Rows of spatial question data
# # # # #

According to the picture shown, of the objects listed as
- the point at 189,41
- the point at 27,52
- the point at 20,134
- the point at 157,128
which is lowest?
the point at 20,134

# # # # #

• [WORK TO BE COMPLETED]: Copy every entry above word for word, keeping each line unchanged.

• [SOLUTION TO THIS TASK]:
According to the picture shown, of the objects listed as
- the point at 189,41
- the point at 27,52
- the point at 20,134
- the point at 157,128
which is lowest?
the point at 20,134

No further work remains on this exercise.